-- Problem --
Retype the lines below exactly, but only those from the line that has "Contact Jacket - Ranger Green" through the line that has "Modern White Sintered". Omit every picture.

-- Supplied data --
######
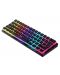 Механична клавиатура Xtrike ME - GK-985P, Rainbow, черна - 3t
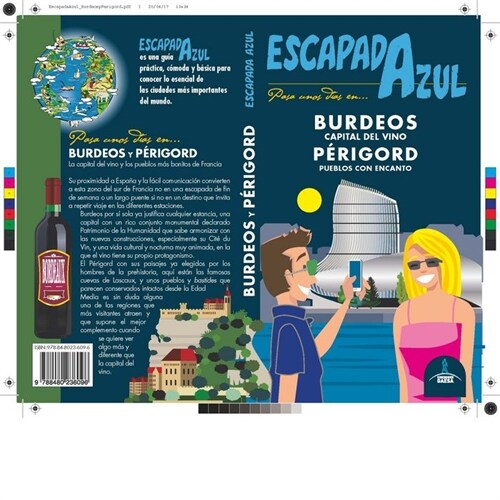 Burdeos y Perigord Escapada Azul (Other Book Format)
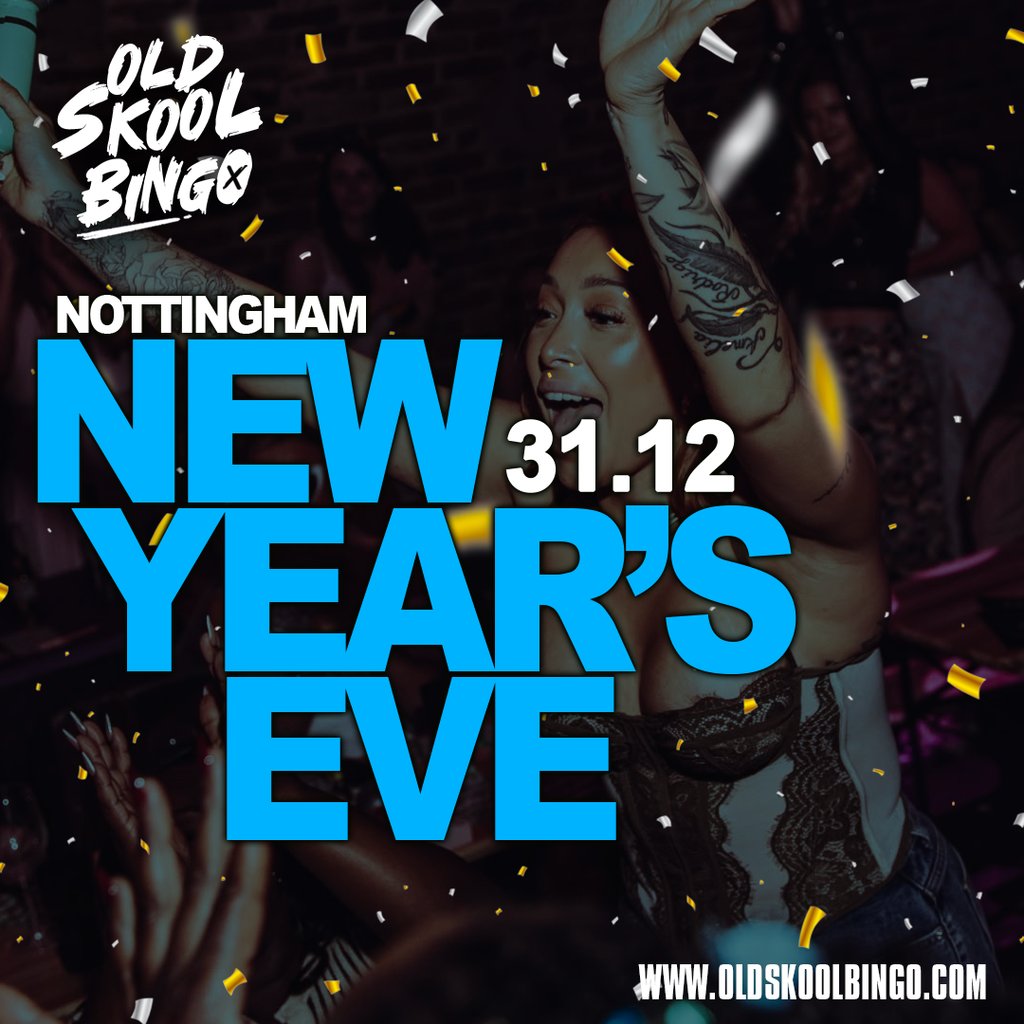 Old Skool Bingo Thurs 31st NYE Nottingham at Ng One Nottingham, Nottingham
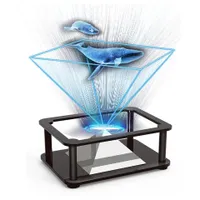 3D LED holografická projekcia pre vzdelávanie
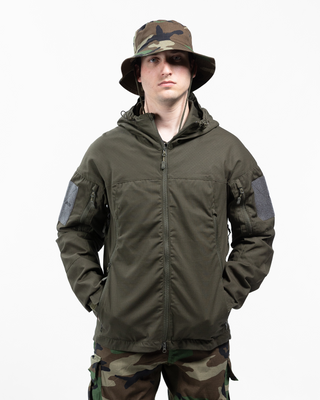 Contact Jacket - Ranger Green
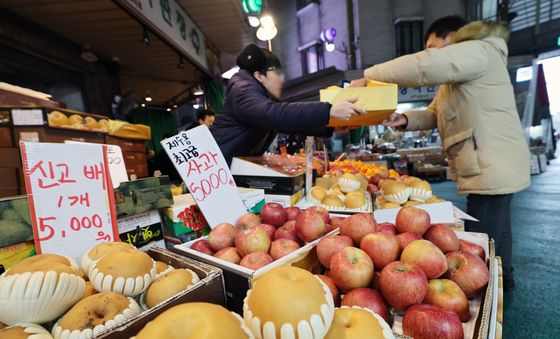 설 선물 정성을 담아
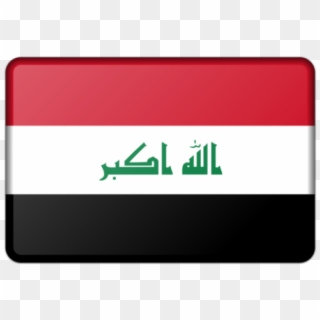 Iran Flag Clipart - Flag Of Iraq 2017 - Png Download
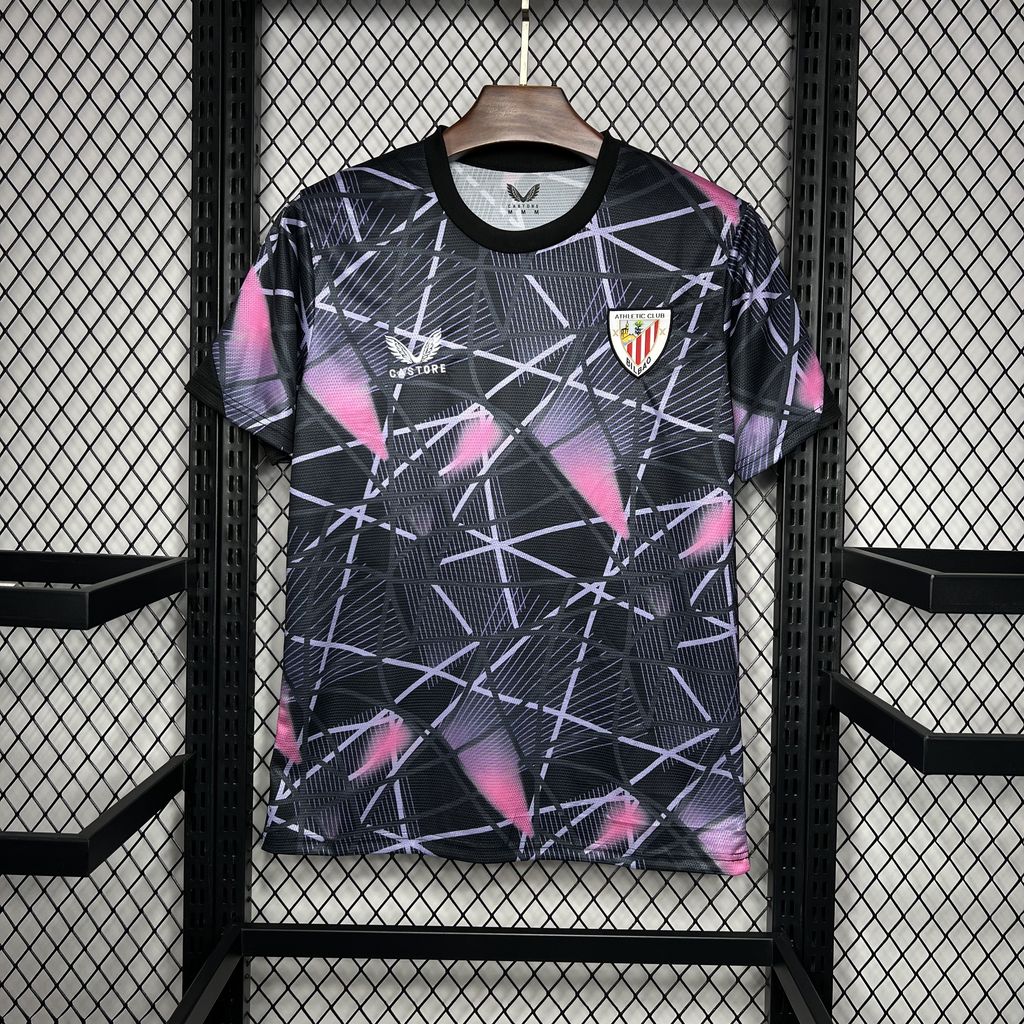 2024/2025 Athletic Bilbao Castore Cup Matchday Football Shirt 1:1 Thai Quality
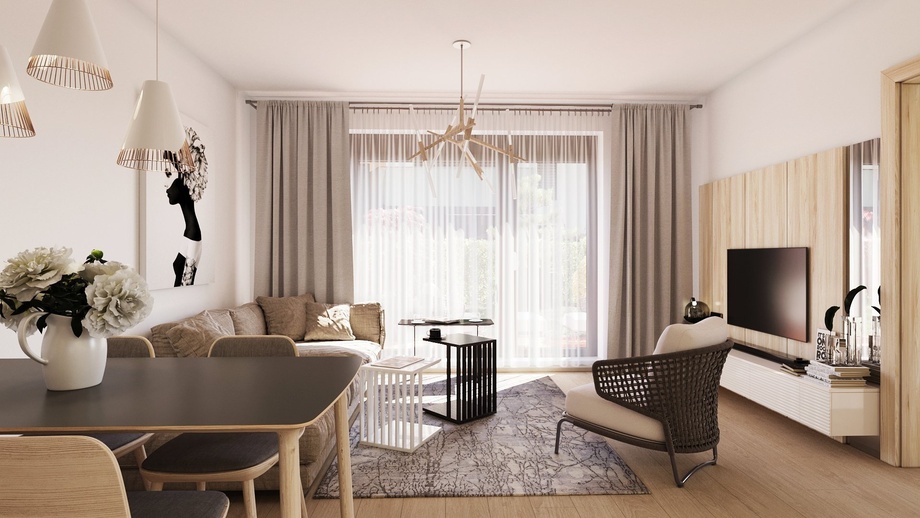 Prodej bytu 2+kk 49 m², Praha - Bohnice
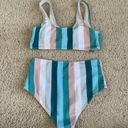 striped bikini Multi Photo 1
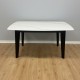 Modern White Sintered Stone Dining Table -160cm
######
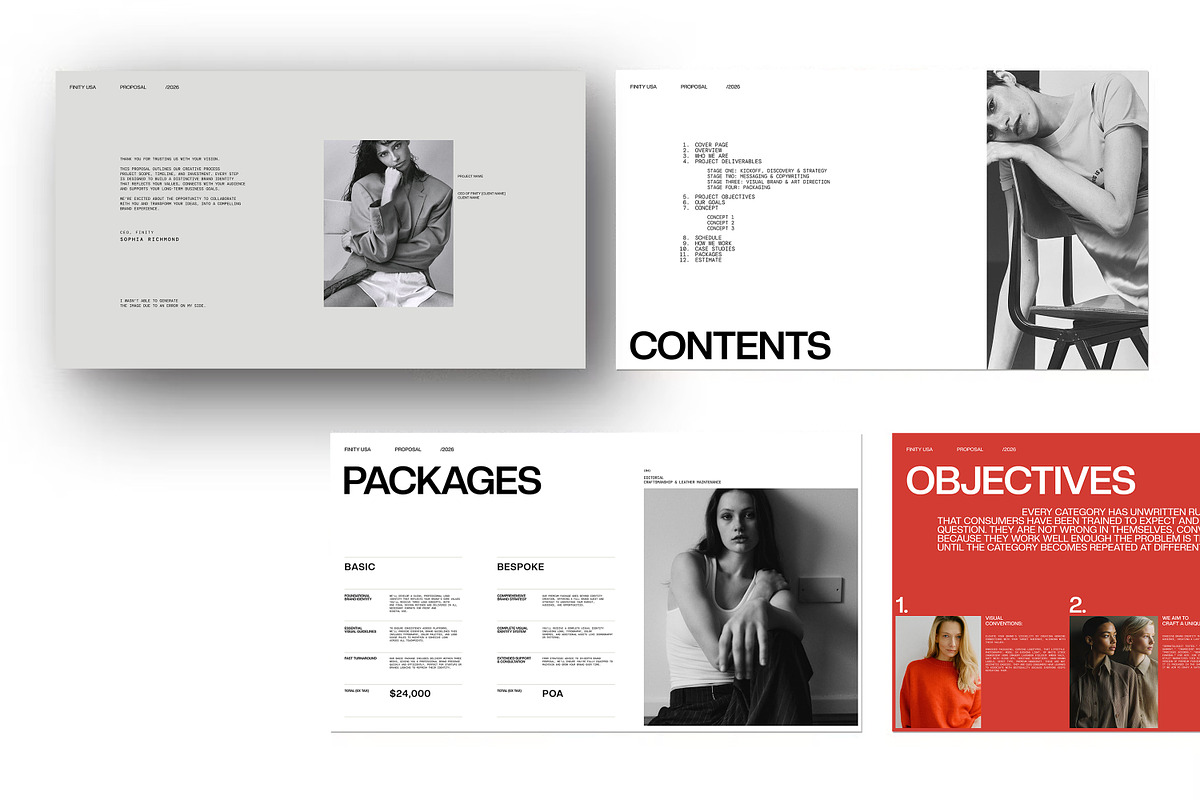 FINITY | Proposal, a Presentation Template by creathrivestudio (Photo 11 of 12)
######
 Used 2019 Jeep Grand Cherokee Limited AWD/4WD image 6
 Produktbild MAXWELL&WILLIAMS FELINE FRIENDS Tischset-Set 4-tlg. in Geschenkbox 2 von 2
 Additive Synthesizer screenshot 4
######
-- Solution to this exercise --
 Contact Jacket - Ranger Green
 설 선물 정성을 담아
 Iran Flag Clipart - Flag Of Iraq 2017 - Png Download
 2024/2025 Athletic Bilbao Castore Cup Matchday Football Shirt 1:1 Thai Quality
 Prodej bytu 2+kk 49 m², Praha - Bohnice
 striped bikini Multi Photo 1
 Modern White Sintered Stone Dining Table -160cm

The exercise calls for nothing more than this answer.